Beitrag von Thaddäus » Di 29. Mär 2016, 11:32

closs hat geschrieben:
Thaddäus hat geschrieben:Das göttliche Wunder einer leiblichen Auferstehung ist überhaupt nur in einem mythischen Weltbild relevant
Wie wäre dann zu beurteilen, wenn es wirklich stattgefunden hat? - Ist dieser Fall überhaupt vorgesehen?
Wie wäre es zu beurteilen, wenn Snow White und ihre Zwerge wirklich im Märchenland lebten? Ist dieser Fall vorgesehen?

Das Märchen von Snow White ist psychologisch und archetypisch interpretiert sehr aufschlussreich, denn wir können daraus sehr viel z.B. über die tiefenpsychologischen Zusammenhänge in der Beziehung von Müttern zu ihren Töchtern lernen, mit denen sie, trotz ihres fortgeschrittenen Alters, in sexuelle Konkurrenz treten wollen. Das Märchen zeigt auf, inwiefen solche "bösen" (Stief-)-Mütter ihre mütterliche Rolle verkennen, wenn sie ihren Verlust an Jugendlichkeit und sexueller Attraktivität mit zunehmenden Alter nicht akzeptieren können. Statt ihrer Tochter, also der nächsten Generation, in der Rolle einer wohlwollenden Mentorin ihr Wissen um Geschlechtsbeziehungen und die Geheimnisse der Sexualität mit auf den Weg zu geben, betrachtet sie ihre Tochter als Konkurrentin und will sie töten. Mit dieser Verkennung ihrer eigenen Rolle, tötet sie aber am Ende nur sich selbst, denn der ewige Fortgang immer neuer nachwachsender Generationen, die den Fortbestand des Lebens selbst garantieren, ist ein natürliches Gesetz, dem man sich letztlich nicht widersetzen kann.
Die psychologische Moral dieses Märchens ist, dass es eine Zeit gibt, in der wir Frauen Snow White sind: jung, hübsch, sexuell unerfahren und begehrenswert. Und wenn wir älter werden und Mütter - und unsere Töchter langsam erwachsen, dann ist diese Zeit vorüber und wir müssen in eine neue Rolle hineinwachsen und unseren Töchtern unsere Erfahrungen und unser Wissen über das Leben mit auf den Weg geben und ihnen damit helfen, die nächste Generation zu gründen und groß zu ziehen. Das ist der ewige Kreislauf der Generationen und des Lebens - in diesem Märchen - aus weiblicher Sicht.

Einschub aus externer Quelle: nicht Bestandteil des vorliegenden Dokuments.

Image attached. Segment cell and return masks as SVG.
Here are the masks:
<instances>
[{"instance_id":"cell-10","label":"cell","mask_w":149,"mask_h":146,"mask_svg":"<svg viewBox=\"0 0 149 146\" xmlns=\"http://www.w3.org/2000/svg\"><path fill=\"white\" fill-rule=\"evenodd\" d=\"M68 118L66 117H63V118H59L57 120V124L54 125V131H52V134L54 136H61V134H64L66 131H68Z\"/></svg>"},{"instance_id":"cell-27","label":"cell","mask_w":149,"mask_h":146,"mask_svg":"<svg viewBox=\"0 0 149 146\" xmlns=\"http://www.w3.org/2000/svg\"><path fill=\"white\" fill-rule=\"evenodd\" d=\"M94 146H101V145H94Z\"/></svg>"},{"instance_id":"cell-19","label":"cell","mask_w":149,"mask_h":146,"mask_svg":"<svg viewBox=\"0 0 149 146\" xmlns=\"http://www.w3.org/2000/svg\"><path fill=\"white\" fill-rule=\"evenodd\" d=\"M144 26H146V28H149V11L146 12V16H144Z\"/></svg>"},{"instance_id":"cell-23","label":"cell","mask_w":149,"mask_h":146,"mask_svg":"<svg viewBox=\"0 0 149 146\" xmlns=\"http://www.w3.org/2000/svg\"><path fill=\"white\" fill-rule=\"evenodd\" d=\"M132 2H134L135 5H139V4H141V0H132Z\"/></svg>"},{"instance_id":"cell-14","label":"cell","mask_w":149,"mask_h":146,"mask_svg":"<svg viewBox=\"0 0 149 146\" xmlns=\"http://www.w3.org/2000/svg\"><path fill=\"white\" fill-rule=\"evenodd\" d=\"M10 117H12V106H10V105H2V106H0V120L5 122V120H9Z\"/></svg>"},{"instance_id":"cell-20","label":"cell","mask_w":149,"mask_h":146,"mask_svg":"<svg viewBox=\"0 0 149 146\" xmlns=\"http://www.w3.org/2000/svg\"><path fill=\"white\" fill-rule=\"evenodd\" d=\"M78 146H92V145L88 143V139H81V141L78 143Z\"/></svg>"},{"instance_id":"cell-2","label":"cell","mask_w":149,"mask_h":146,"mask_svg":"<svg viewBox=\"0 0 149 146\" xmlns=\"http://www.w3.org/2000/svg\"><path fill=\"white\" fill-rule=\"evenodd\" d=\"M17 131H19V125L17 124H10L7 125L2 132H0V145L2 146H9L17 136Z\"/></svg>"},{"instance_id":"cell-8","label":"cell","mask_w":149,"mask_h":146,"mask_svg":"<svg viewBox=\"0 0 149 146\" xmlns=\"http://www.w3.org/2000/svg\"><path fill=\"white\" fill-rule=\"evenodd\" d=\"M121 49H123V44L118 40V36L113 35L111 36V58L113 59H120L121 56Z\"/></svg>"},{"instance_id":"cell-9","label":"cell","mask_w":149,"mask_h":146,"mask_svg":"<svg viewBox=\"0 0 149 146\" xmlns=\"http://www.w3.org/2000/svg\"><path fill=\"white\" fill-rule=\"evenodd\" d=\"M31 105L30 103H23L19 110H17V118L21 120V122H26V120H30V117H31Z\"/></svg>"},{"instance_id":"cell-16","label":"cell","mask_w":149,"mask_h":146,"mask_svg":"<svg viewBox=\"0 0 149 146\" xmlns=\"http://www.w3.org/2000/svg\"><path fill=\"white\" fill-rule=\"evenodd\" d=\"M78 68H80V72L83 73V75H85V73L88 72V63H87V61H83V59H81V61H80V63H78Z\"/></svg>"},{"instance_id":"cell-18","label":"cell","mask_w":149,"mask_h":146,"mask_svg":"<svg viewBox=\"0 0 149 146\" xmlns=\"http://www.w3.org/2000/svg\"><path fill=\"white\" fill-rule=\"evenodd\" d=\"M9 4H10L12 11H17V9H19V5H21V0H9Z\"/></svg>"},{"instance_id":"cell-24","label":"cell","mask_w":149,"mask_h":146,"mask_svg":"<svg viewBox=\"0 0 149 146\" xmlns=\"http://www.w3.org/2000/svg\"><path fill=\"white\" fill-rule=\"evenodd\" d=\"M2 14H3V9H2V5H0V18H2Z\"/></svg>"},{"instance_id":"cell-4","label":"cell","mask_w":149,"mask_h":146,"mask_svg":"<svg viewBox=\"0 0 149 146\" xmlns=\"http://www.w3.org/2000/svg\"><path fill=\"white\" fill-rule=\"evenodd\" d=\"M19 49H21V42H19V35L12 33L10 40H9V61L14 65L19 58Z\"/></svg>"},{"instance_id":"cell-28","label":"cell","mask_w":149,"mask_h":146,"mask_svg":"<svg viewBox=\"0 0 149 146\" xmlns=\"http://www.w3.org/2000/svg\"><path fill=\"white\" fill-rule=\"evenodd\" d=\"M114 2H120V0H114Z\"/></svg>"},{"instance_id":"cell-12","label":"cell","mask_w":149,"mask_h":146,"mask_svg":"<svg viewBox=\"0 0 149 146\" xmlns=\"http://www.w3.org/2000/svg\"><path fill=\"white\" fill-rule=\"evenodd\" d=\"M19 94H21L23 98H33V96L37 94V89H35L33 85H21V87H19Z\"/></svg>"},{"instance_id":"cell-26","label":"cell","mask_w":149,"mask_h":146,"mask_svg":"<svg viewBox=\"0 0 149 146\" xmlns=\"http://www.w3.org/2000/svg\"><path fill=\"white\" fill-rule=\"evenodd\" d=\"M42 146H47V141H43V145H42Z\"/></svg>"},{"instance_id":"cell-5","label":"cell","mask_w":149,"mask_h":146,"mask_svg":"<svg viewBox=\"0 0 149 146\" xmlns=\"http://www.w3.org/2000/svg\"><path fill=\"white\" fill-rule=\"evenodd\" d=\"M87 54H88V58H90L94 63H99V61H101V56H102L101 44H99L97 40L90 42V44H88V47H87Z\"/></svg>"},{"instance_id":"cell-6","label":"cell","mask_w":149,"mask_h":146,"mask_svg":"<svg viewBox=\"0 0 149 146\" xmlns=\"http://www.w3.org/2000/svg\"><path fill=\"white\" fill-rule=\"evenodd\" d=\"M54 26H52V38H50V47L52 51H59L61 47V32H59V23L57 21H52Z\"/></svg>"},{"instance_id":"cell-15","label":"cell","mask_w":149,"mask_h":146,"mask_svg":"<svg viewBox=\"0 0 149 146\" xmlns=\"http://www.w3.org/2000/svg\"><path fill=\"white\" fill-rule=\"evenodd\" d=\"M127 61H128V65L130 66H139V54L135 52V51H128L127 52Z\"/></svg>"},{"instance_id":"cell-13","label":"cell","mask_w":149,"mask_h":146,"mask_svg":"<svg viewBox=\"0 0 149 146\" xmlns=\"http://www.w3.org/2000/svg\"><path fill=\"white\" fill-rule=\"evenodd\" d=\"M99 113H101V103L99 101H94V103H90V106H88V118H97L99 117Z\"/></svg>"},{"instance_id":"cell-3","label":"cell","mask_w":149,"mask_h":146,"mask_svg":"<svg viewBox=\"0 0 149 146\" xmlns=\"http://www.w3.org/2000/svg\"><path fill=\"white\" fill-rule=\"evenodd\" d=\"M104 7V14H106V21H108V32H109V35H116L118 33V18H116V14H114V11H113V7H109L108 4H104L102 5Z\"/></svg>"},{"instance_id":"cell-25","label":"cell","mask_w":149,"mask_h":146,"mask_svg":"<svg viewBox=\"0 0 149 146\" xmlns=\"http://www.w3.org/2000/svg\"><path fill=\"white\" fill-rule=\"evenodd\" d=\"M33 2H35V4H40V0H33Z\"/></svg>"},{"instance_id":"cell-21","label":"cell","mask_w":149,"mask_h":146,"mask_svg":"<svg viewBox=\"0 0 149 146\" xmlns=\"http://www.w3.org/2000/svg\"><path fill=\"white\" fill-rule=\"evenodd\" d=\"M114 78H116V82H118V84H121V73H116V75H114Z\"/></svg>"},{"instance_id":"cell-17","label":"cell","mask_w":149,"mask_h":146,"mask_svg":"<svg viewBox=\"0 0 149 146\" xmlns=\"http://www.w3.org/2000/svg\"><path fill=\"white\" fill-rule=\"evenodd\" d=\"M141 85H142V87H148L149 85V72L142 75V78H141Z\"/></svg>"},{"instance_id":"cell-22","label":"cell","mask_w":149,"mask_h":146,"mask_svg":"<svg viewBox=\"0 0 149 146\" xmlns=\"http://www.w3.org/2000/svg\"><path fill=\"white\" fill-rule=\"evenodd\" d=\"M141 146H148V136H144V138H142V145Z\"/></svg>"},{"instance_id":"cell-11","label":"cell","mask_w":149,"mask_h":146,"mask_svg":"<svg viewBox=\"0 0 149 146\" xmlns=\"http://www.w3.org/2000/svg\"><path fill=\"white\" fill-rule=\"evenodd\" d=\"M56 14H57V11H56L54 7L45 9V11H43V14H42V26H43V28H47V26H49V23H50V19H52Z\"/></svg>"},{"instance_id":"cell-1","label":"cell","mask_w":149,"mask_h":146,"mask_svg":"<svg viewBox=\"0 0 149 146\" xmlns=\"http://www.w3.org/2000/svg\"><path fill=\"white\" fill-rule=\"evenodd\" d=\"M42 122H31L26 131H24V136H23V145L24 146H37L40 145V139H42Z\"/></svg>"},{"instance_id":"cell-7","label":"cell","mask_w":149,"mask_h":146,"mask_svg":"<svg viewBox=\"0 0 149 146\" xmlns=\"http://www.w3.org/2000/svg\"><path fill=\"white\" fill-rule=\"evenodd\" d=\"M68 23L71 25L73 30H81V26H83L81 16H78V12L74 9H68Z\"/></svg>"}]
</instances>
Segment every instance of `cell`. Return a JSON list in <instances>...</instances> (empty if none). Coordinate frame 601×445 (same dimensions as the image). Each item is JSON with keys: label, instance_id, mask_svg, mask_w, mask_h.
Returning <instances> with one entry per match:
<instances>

Was im Märchen von Snow White an psychologischen und archetypischen Einsichten steckt, dass steckt darin auch dann, wenn es das Märchenland nicht "wirklich" geben sollte im Sinne der Staatsgrenzen einer Bundesrepublik Deutschlands, Polens, Argeniniens, Luxemburgs oder Sachsen-Anhalts. Der Gedanke, es steckte nur etwas in diesem Märchen, wenn das Märchenland auch "wirklich" existiert, verkennt alles Wesentliche in einem erschreckenden Maße.
Zuletzt geändert von Thaddäus am Di 29. Mär 2016, 14:18, insgesamt 6-mal geändert.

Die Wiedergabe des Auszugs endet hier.